La clase política, corroída hasta la médula, ha hecho de la inercia una estrategia de supervivencia. Y los ciudadanos, exhaustos tras años de sobresaltos, se han refugiado en la desconfianza, convertida ya en filosofía nacional. Nadie espera nada de nadie. ¿Cómo extrañarse, entonces, que el pueblo no grite si sabe que no será escuchado?

Pero este mutismo social no debe confundirse con paz verdadera. Es, más bien, una tregua silenciosa, un compás de espera. Porque el malestar —ese magma ardiente de frustraciones, humillaciones y desprecios— no ha desaparecido. Al contrario: se acumula, se espesa, se recalienta. Y encontrará inevitablemente una salida. No será en las calles, que hoy parecen domadas, sino en las urnas, que aún conservan la ilusión de poder.

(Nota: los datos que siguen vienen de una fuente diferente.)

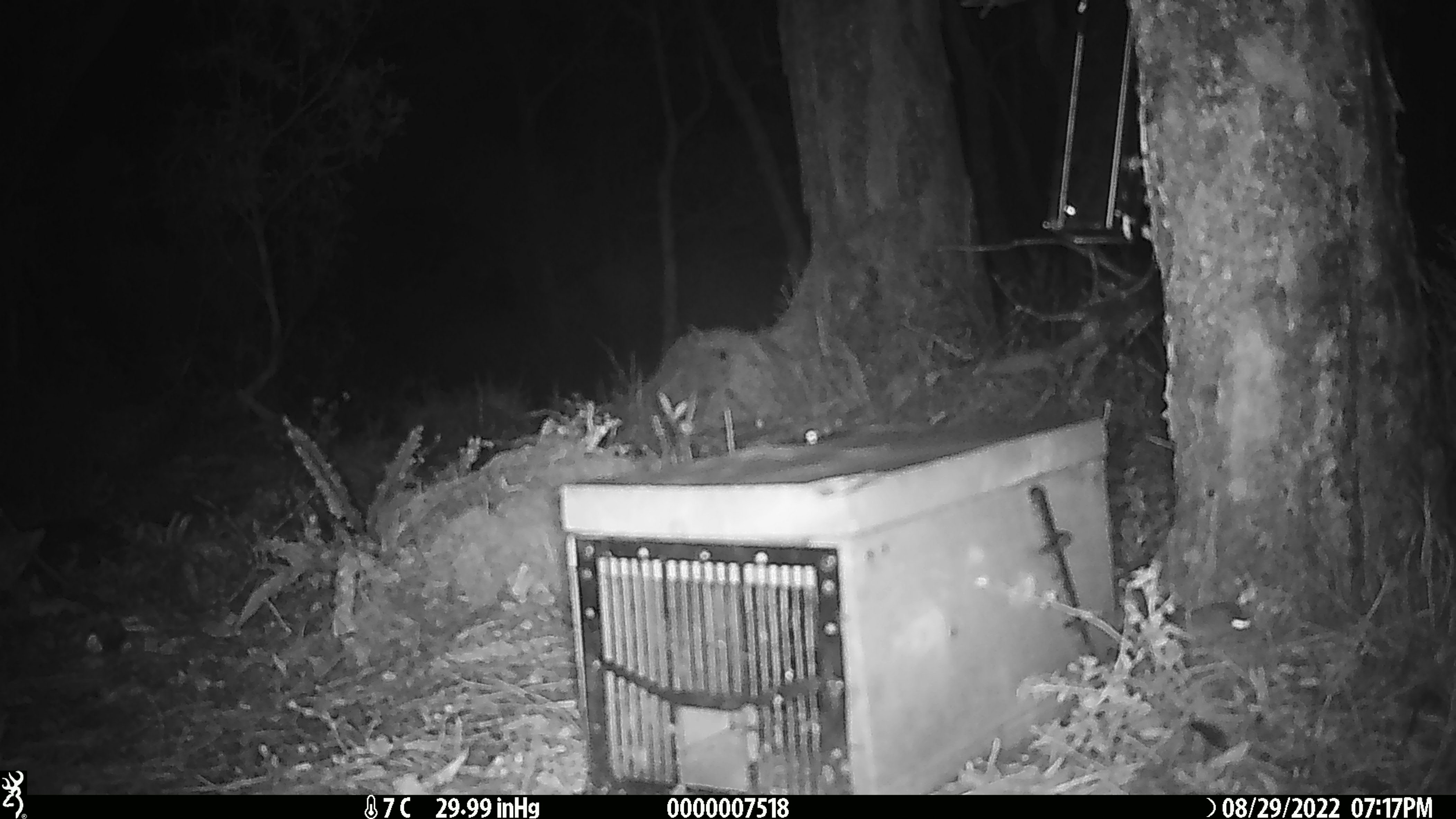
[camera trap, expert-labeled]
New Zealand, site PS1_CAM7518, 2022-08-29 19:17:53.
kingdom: Animalia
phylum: Chordata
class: Mammalia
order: Rodentia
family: Muridae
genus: Mus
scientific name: Mus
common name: mouse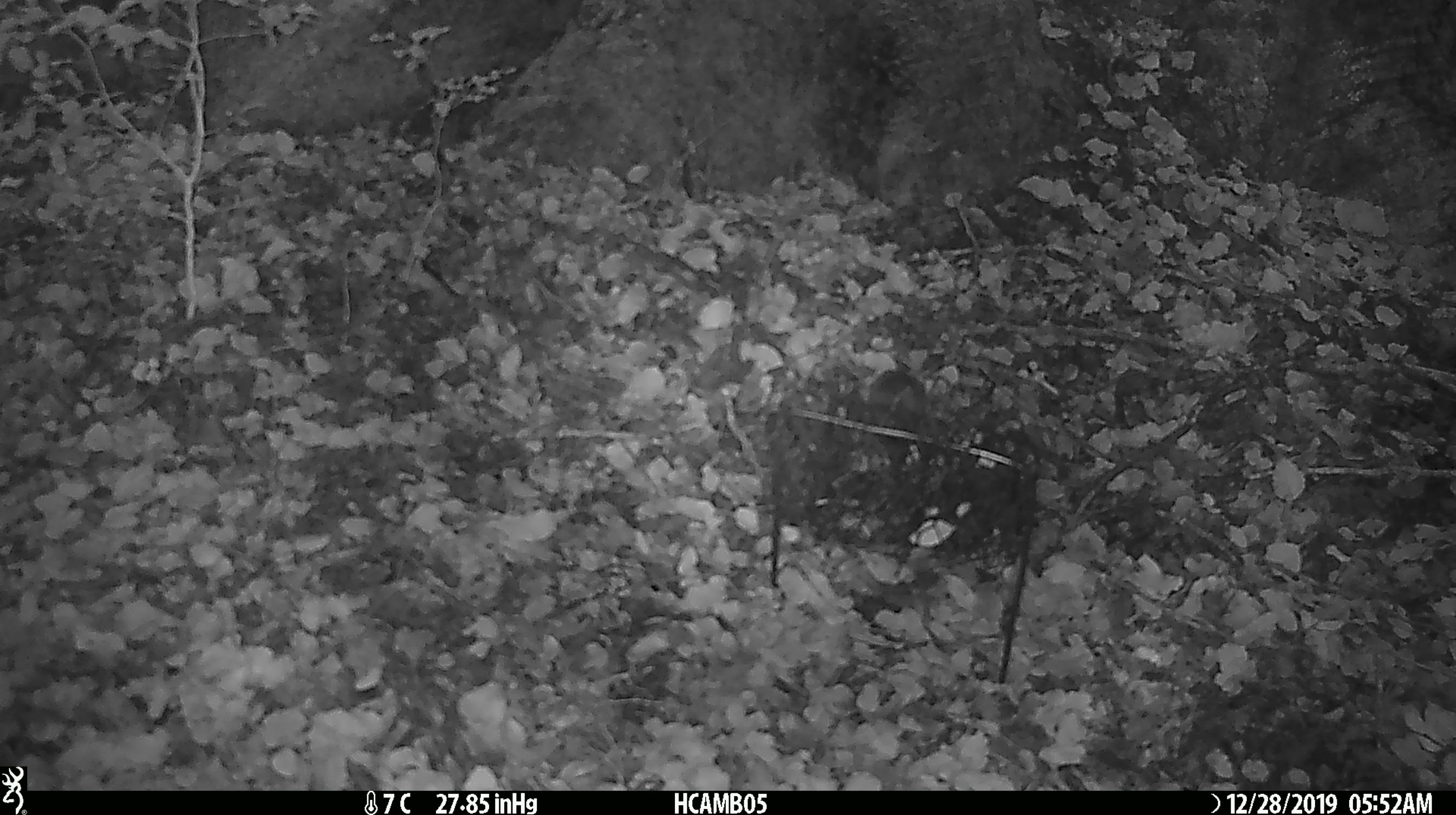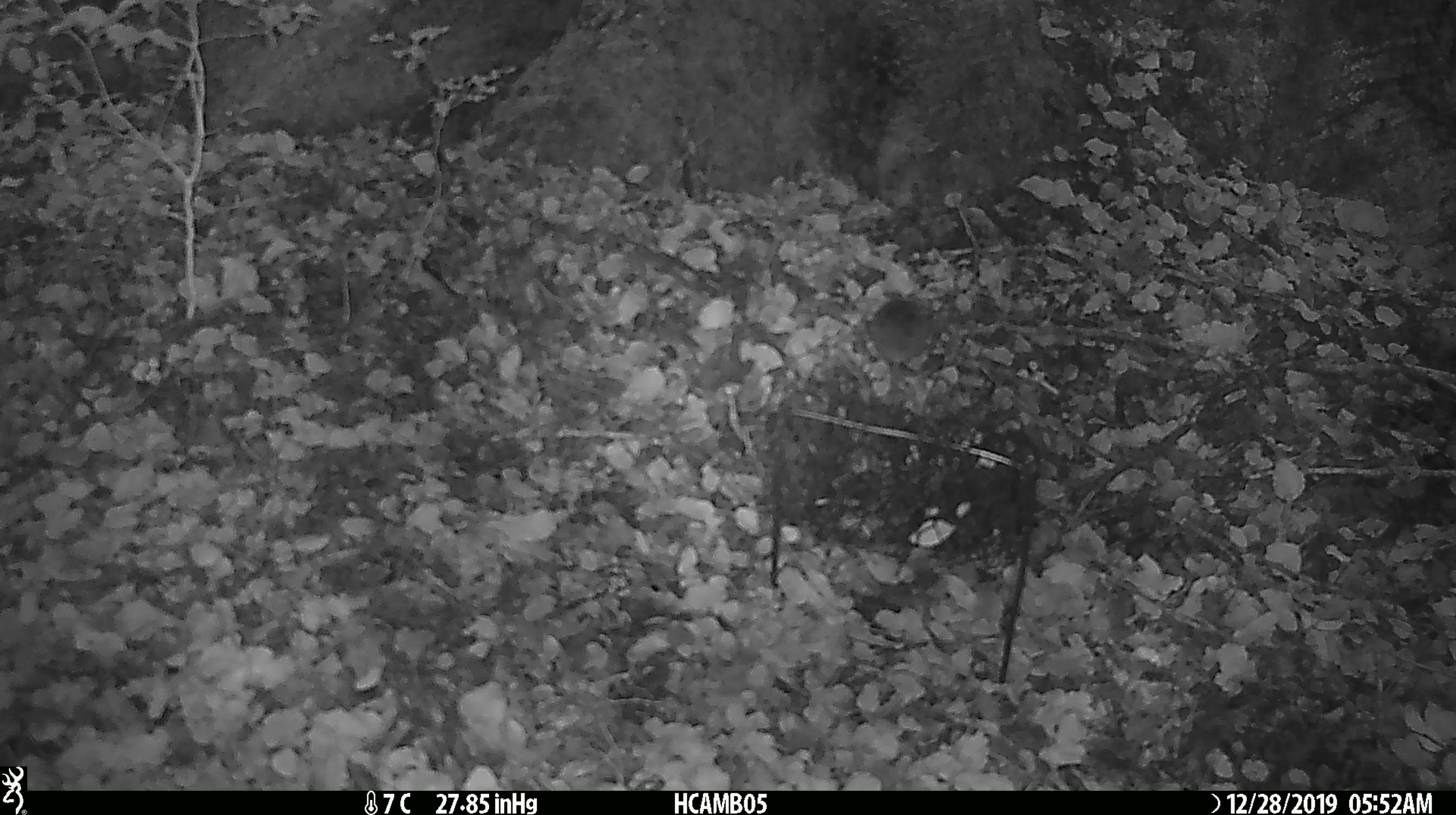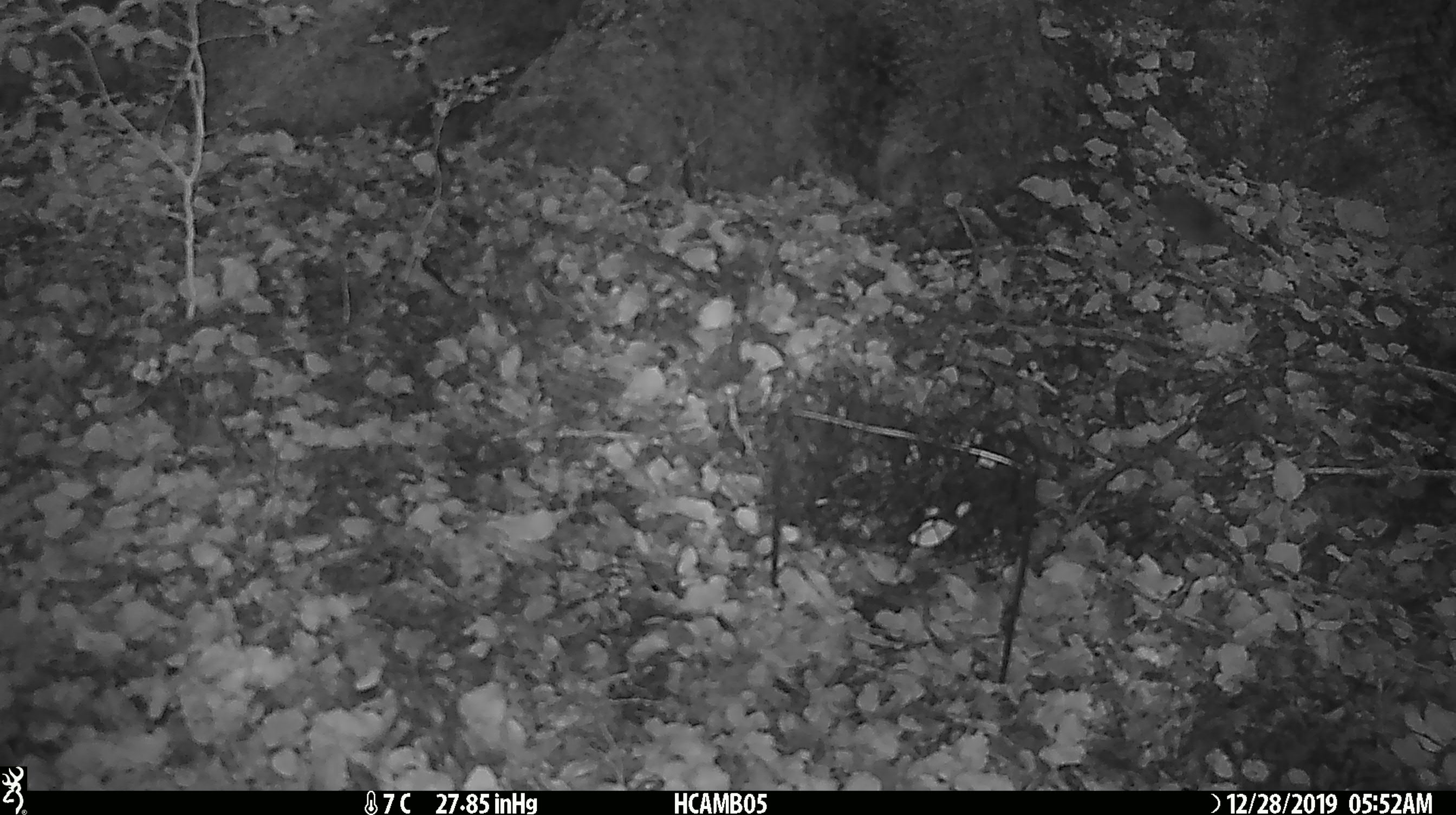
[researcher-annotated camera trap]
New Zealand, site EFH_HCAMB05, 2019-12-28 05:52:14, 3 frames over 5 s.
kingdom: Animalia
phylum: Chordata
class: Mammalia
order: Rodentia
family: Muridae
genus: Mus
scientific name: Mus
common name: mouse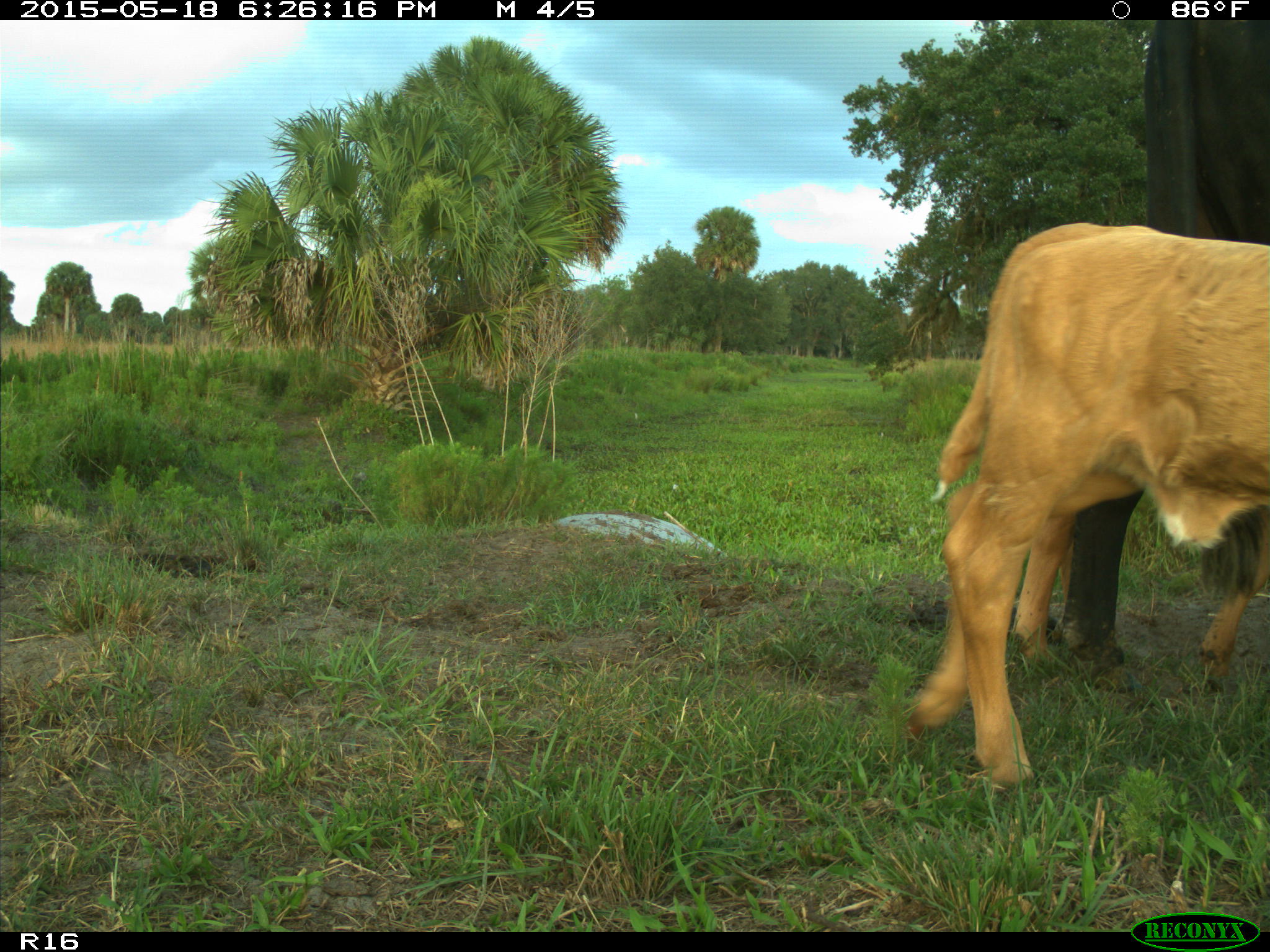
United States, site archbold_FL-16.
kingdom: Animalia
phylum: Chordata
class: Mammalia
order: Artiodactyla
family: Bovidae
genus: Bos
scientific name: Bos taurus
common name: domestic cow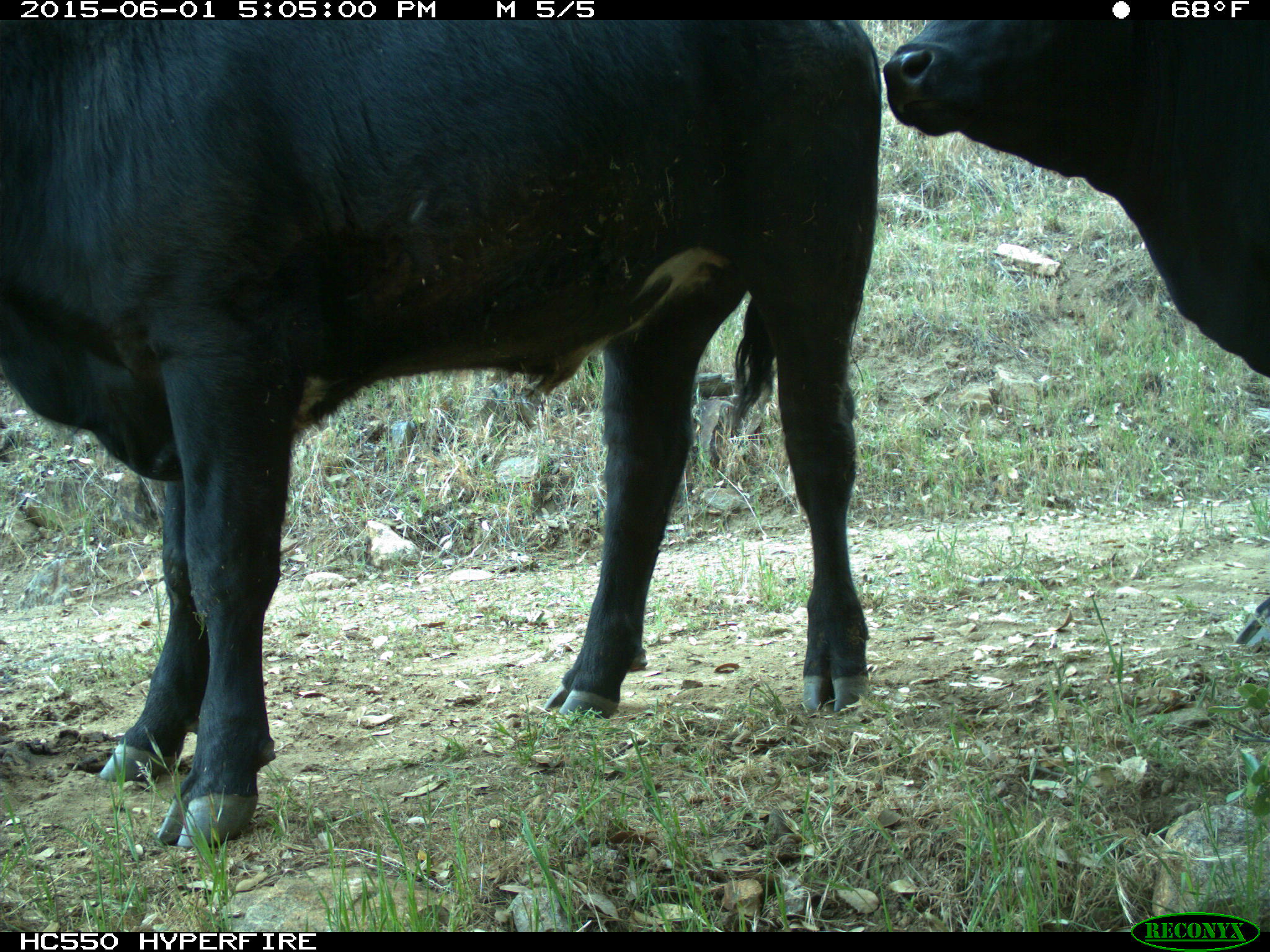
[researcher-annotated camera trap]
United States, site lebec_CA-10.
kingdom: Animalia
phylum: Chordata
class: Mammalia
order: Artiodactyla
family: Bovidae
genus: Bos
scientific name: Bos taurus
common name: domestic cow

El 2026 será, si nada cambia, el momento del desfogue. Pero no será un voto esperanzado, sino colérico, castigador, revanchista. Un voto que no elegirá, sino que repudiará. Y en ese abismo antisistema es donde anidan los populismos, los autoritarismos, los mesianismos de izquierda y derecha que prometen demoler para comenzar de nuevo. No por convicción democrática, sino por hartazgo.

La calma del Perú es hoy la antesala de su próxima tormenta. Los responsables de esta catástrofe incubada no están en las plazas, sino en los palacios. Y cuando la historia les pase la factura, será demasiado tarde para redimirse.